Uzmanlar, ABD Başkanı Biden'ın ilk yabancı lider olarak Japonya Başbakanı Yoşihide'yi ağırlaması ve zirveden ilişkileri güçlendirecek mesajlar çıkmasının ABD'nin, Hint-Pasifik politikalarının merkezinde Japonya'yı tuttuğunu gösterdi?
ABD Donanmasının eski siyasi danışmanı ve "Doğu Çin Denizi Adalar Sorununda ABD Politikalarının Kökeni" kitabının yazarı Robert David Eldridge, AA muhabirine yaptığı açıklamada, "Maalesef ABD artık Çin ile yalnız başına mücadele edemez. Bölgedeki dost ve müttefiklerinden daha fazla iş birliği istiyor." dedi.
Hint-Pasifik'te "Çin'in tehditkar faaliyetlerine yönelik" zirveden çıkan kararlılık sonucuna değinen Eldridge, Japonya-Çin 1978 Barış ve Dostluk Anlaşması'nda iki ülkenin birbirlerine "bölgede hegemonya kurmayacakları" şeklinde taahhüt verdiklerini anımsattı.
Eldridge, "Çin buna rağmen Güney Çin Denizi'nde bu yönde faaliyet yürütüyor." dedi.
Kore Yarımadası'nın nükleerden arındırılması konusunun zirvede ele alınmasına rağmen "hiçbir ülkenin konuya ciddi şekilde eğilmediğini" belirten Eldridge, "Bu durum, dikkat çekmek isteyen (Kuzey Kore lideri) Kim'i yine pervasızca hareket etmesine yol açabilir." ifadelerini kullandı.

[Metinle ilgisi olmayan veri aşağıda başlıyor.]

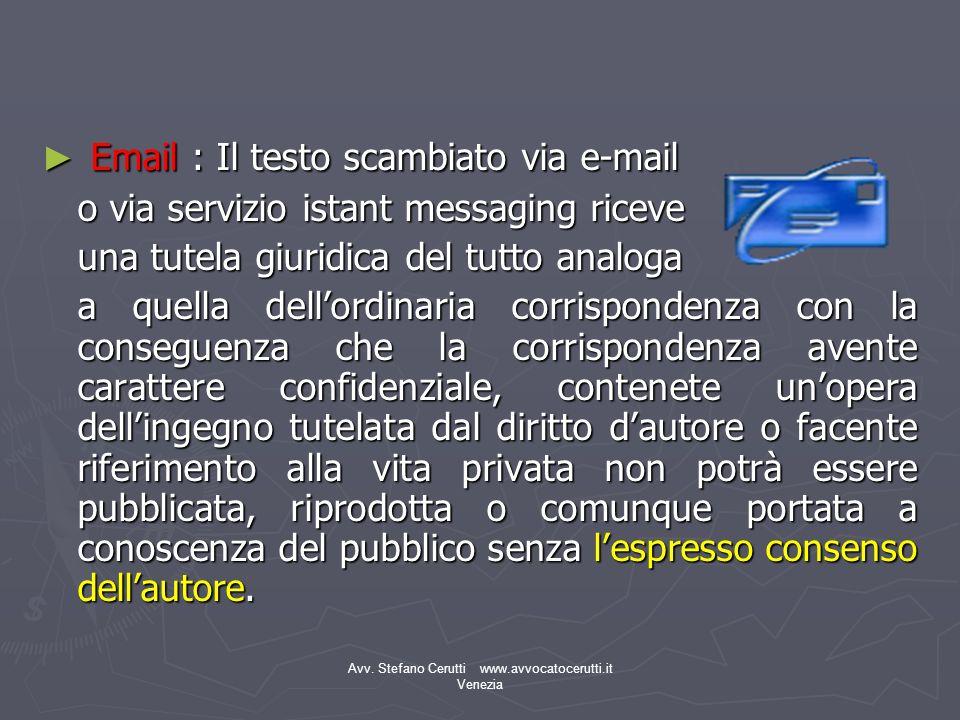 Avv. Stefano Cerutti www.avvocatocerutti.it Venezia Email : Il testo scambiato via e-mail Email : Il testo scambiato via e-mail o via servizio istant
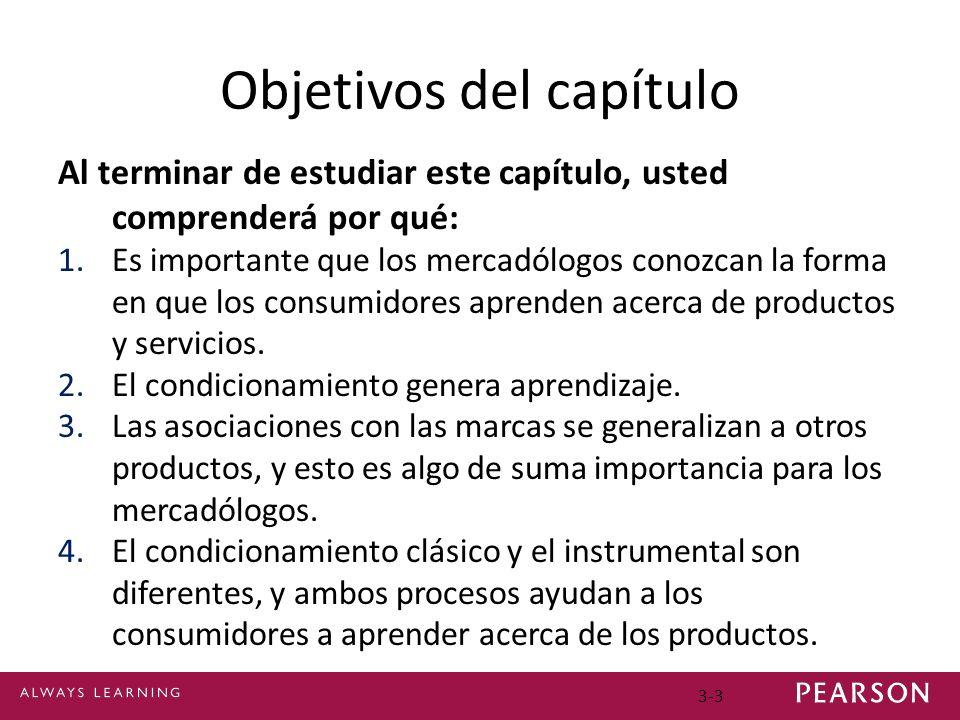 3-4 Objetivos de aprendizaje (continuación) 5.Los consumidores aprenden acerca de los productos al observar el comportamiento de otros.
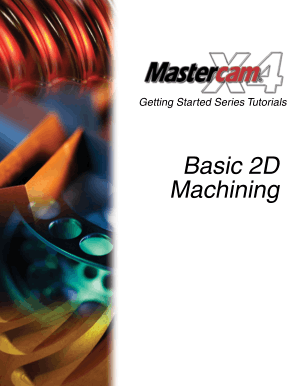 Mastercam X4 Basic 2D Machining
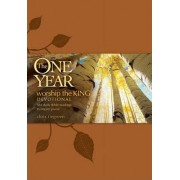 The One Year Worship the King Devotional by Chris Tiegreen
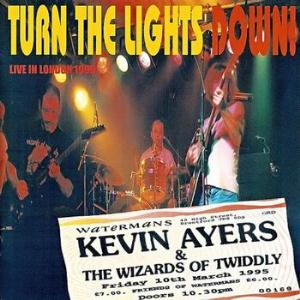 Kevin Ayers - Turn The Lights Down! CD (album) cover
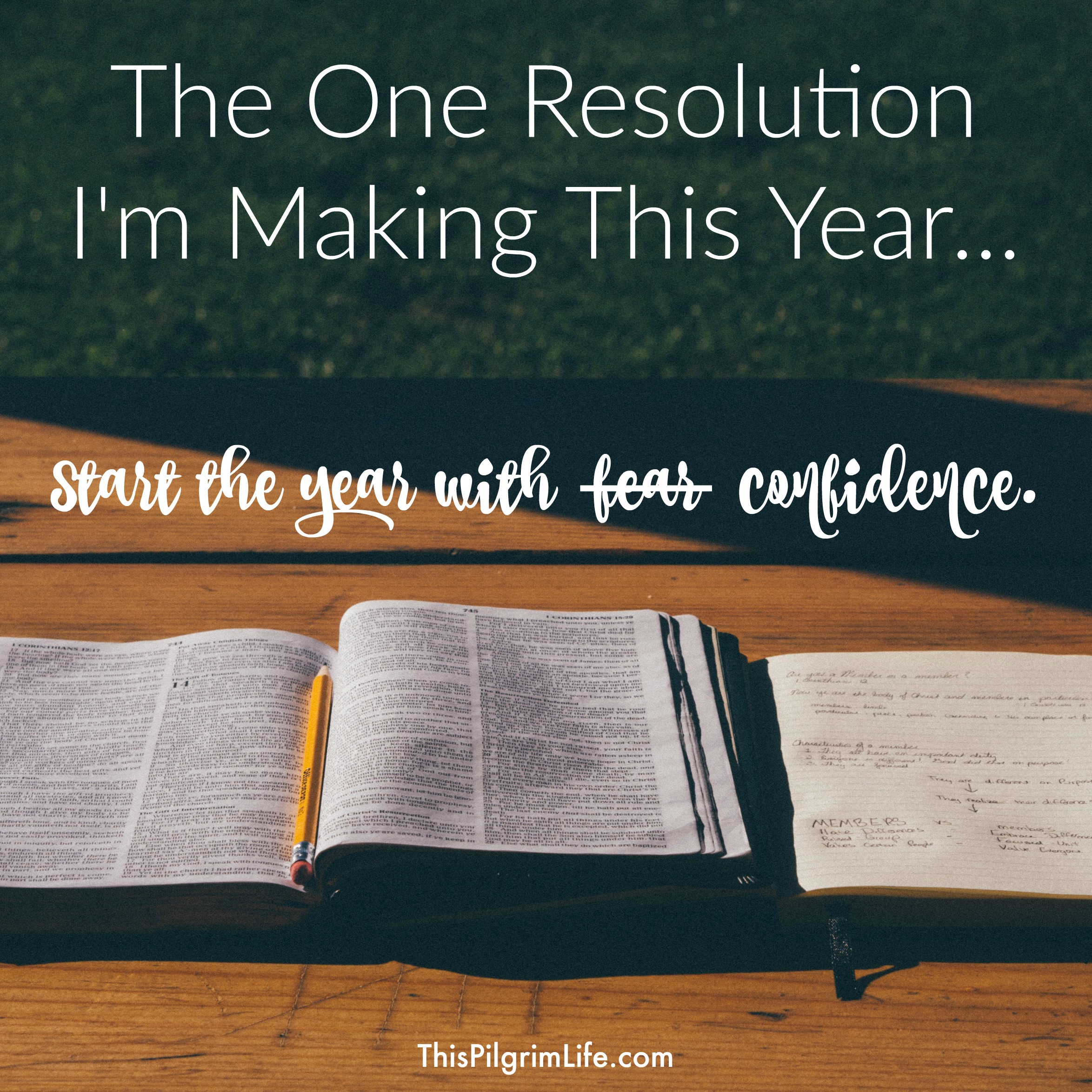 Look ahead at 2016 with confidence, friend. Not because you are certain it will be all good. But because you are certain that God will.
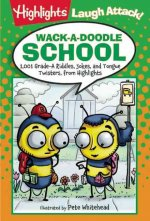 Wack-A-Doodle School: 1,001 Grade-A Riddles, Jokes, and Tongue Twisters from Highlights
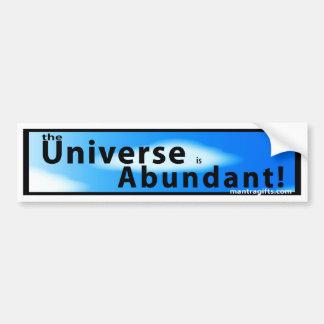 THE UNIVERSE IS ABUNDANT BUMPER STICKER CAR BUMPER STICKER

"Japonya'dan daha fazlası"Tokyo'daki Tama Üniversitesi Kural Koyucu Stratejiler Merkezi Müdür Yardımcısı Brad Glosserman "başarılı" olarak nitelediği zirvenin, ABD'nin Japonya'ya ve Hint-Pasifik bölgesine verdiği önceliğinin göstergesi olduğunu kaydetti.
Glosserman, "ABD'de başkan değişikliğinin, dönemin liderleri ABD Başkanı Donald Trump ile Japonya Başbakanı Abe Şinzo arasındaki özel ilişkiye gölge düşürebileceği ve ittifakı zayıflatacağı endişeleri giderildi." dedi.
Kyodo ajansına konuşan Rand Corporation adlı düşünce kuruluşundan siyaset bilimci Jeffrey Hornung, pek çok ülkenin Çin ile ekonomik ve güvenlik ilişkilerinde denge politikası yürüttüğünü ancak Japonya'nın bu doğrultuda politika benimsemediğini kaydetti.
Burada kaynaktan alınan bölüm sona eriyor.